# Excerpt:
-*-*-

Written by Mark Gabryjelski | Sep 29, 2015 1:00:00 PM

We talk to many IT organizations these days who want to know how to move their current data center operations to what many are calling a private cloud. They want to know how to transform their current virtual infrastructures into an Infrastructure as a Service (IaaS) model, so that they can add efficiency, consistency, and a deeper understanding of the actual costs of running a data center and “serving” applications to the business.

IaaS allows IT resources (typically comprised of compute, network and storage systems) to be packaged and automatically offered, on-demand, to end users as a selection of services. Public IaaS providers like VMware vCloud Air and Amazon Web Services (AWS) also offer these types of services in a consumption-based, chargeback or “pay-as-you-go” format.

 

Going on a road trip? Better be prepared...

If you’re like many other companies, your road from virtualization to IaaS might be paved with good intentions. But, like any extended road trip, you need to make sure you first have the essentials in place. Map? Check. Accommodation details? Check. Gas in the car? Check. These initial checks ensure you don’t ruin your trip or get stuck in the middle of nowhere.

Anticipated moves to IaaS are similar. We look for a host of foundational elements in your organization before saying you’re ready to hop in the car and start your journey. As we look, we often find the same foundational issues that need correcting before you go too far down your own road to IaaS. It’s kind of like building a house without the right foundation. You can do it, but don’t blame us when the floors start to buckle or the roof leaks.

-*-*-

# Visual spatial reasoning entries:

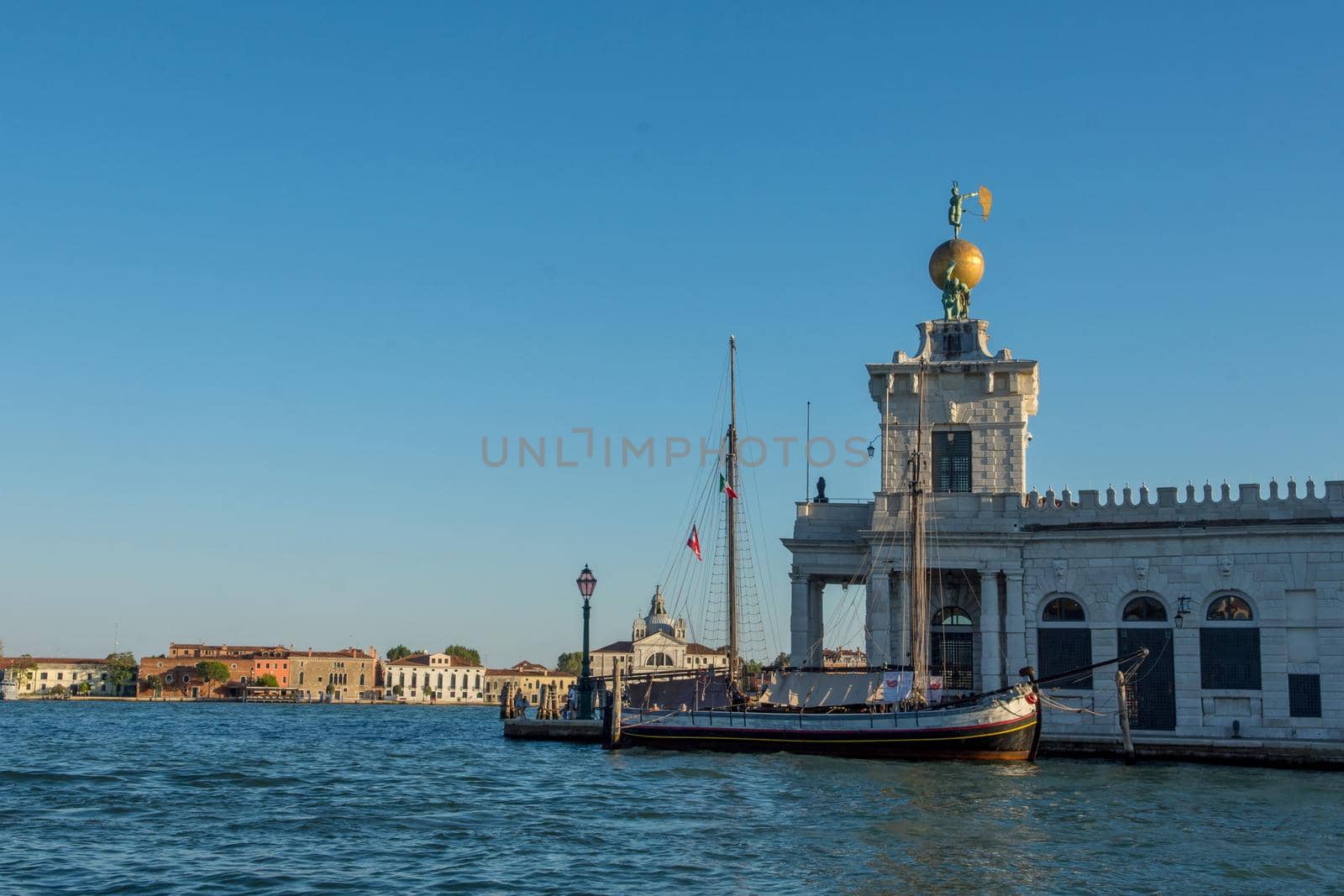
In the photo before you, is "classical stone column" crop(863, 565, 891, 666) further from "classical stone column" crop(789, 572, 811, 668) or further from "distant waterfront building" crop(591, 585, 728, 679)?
"distant waterfront building" crop(591, 585, 728, 679)

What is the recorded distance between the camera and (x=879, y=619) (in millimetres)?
48938

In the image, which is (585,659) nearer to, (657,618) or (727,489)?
(727,489)

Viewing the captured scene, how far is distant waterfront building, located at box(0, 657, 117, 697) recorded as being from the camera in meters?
188

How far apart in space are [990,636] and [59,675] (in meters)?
176

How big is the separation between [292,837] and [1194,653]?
30.7 m

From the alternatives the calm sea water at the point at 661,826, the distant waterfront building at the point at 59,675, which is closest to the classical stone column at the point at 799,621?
the calm sea water at the point at 661,826

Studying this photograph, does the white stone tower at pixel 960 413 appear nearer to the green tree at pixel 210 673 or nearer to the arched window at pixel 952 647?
the arched window at pixel 952 647

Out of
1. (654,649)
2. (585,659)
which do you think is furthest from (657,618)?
(585,659)

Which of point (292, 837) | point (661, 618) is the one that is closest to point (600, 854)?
point (292, 837)

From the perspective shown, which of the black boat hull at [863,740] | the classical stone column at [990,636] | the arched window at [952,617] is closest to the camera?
the black boat hull at [863,740]

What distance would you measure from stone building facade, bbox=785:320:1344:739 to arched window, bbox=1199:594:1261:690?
5cm

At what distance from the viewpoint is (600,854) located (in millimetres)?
25656

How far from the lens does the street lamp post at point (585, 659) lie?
5172 cm

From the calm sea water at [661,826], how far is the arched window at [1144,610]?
6066mm
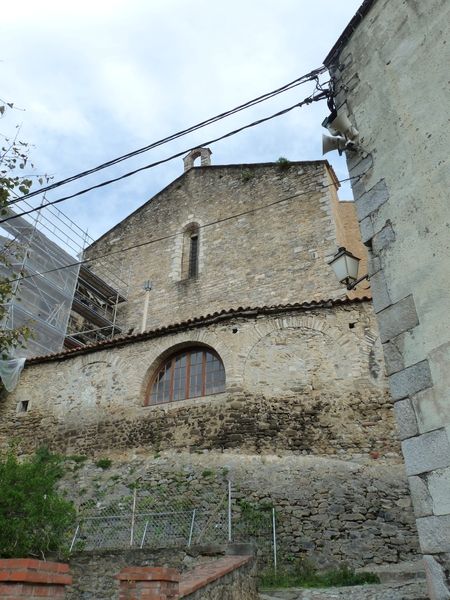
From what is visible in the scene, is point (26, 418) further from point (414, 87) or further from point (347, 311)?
point (414, 87)

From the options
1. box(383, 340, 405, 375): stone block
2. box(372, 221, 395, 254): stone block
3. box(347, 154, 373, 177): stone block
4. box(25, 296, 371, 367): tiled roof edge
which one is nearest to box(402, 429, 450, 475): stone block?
box(383, 340, 405, 375): stone block

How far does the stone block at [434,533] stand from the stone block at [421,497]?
0.05 meters

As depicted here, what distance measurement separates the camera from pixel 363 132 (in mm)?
5605

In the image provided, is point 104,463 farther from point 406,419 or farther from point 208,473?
point 406,419

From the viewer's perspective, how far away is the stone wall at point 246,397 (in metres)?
9.54

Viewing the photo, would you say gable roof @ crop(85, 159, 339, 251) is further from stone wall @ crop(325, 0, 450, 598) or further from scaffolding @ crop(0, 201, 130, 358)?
stone wall @ crop(325, 0, 450, 598)

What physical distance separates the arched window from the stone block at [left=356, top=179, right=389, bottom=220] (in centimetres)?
615

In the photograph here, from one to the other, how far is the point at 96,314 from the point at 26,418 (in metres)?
5.89

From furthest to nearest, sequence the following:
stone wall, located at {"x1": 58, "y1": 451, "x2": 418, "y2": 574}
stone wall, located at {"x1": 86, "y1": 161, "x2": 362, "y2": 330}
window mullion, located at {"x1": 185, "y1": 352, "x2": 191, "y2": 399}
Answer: stone wall, located at {"x1": 86, "y1": 161, "x2": 362, "y2": 330}
window mullion, located at {"x1": 185, "y1": 352, "x2": 191, "y2": 399}
stone wall, located at {"x1": 58, "y1": 451, "x2": 418, "y2": 574}

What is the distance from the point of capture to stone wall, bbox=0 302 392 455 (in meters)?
9.54

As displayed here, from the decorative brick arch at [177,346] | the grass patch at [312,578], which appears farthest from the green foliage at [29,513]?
the decorative brick arch at [177,346]

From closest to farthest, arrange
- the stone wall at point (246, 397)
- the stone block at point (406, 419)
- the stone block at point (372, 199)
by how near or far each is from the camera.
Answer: the stone block at point (406, 419)
the stone block at point (372, 199)
the stone wall at point (246, 397)

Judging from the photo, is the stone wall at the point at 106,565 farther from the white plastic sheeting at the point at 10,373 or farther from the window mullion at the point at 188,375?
the white plastic sheeting at the point at 10,373

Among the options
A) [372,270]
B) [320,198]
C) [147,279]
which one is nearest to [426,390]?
[372,270]
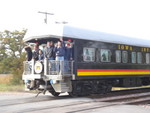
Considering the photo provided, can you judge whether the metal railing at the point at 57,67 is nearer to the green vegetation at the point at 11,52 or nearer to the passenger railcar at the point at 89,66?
the passenger railcar at the point at 89,66

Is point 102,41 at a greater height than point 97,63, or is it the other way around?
point 102,41

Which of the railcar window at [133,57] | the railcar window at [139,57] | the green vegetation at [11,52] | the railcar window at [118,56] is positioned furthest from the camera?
the green vegetation at [11,52]

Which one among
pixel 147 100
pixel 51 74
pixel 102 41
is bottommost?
pixel 147 100

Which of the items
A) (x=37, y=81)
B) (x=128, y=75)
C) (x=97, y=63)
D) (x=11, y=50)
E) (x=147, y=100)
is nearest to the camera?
(x=147, y=100)

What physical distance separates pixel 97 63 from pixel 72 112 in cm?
642

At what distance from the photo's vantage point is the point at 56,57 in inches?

-*-*-

# Actions to take:
A – Which two public IaaS providers does the article on moving to IaaS name?
B – Extend the article on moving to IaaS, picking up after its last sentence.

# Per-task answers:
A – VMware vCloud Air and Amazon Web Services (AWS).

B –
Time for a tune-up before you head out

If you’re serious about successfully arriving at your IaaS destination, here are some common mistakes to address first in your current virtual infrastructure:

  1. 1. Deployments that do not adhere to best practices. There’s a reason vendors work closely together, investing significant time and money in validating deployment of their respective virtual software, server hardware, network components and storage systems. They’ve worked out the right options for end-user success with their products. In customer installations, however, we find that most environments operate with inconsistent, misconfigured, or missing processes for everything from deploying an operating system to tagging a VLAN. For IaaS to be successful, consistency and validated steps are key.
  2. 2. Lack of documented processes. Many organizations are accustomed to calling on their in-house IT experts to get certain things done. How do you deploy a new virtual machine or set up a new VLAN? They say, “We just call John and he takes care of it.” A documented process is critical for when John’s not around or for creating an automated process. As a prerequisite for automated processes, documentation adds consistency, efficiency, and insight into the future cost of operation of your IaaS resources—whether private or public.
  3. 3. Resource oversubscription to unhealthy levels. Who in IT doesn’t love the idea of over-subscribing (or thin-provisioning) your resources to cost-effectively maximize their use? The concept, in both storage systems and virtual servers, has developed with some sophisticated features and safeguards to ensure you don’t overdo it and that you still maintain high availability (HA) of your resources. What we sometimes see, however, is intentional overrides of over-subscription safeguards in order to add a few more virtual machines. While this practice may avoid short-term budget costs, it can unduly endanger system availability. It’s also often in direct violation of an organization’s availability-oriented service level agreements (SLAs).

Successful public IaaS providers don’t make these mistakes. Neither should you. If you’re making them, make it a priority to first get your virtual infrastructure in order, and take the time now to schedule your own tune-up. Contact us today to learn more.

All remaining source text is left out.